Work order
Would you find each line in the entries below with the string "camera" and copy it?

Task material

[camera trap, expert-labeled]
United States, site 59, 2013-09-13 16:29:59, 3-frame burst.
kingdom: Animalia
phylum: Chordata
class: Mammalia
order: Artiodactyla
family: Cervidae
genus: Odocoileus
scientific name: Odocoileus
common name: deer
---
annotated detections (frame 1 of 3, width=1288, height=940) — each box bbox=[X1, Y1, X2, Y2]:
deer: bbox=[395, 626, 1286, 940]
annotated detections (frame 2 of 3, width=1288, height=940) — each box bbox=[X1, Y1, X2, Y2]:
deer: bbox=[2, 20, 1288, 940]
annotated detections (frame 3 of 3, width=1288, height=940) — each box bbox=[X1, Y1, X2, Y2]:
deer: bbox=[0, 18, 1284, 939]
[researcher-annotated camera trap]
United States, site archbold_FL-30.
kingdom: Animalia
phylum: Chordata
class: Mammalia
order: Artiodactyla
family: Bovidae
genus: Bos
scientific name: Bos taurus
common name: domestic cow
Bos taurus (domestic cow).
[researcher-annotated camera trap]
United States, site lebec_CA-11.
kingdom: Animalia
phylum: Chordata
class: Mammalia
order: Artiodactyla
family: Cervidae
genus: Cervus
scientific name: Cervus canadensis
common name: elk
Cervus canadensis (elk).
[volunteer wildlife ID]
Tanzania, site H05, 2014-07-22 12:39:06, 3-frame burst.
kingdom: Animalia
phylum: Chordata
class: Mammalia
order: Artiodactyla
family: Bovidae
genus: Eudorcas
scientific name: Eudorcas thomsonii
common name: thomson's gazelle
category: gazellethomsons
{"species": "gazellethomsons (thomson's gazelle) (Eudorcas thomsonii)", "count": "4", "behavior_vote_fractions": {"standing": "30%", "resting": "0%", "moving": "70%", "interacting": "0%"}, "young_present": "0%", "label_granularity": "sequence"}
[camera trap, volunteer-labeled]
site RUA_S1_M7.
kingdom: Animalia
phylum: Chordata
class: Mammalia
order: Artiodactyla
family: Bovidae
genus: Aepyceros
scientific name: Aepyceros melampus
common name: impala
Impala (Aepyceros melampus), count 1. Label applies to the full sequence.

Solution below
[camera trap, expert-labeled]
[researcher-annotated camera trap]
[researcher-annotated camera trap]
[camera trap, volunteer-labeled]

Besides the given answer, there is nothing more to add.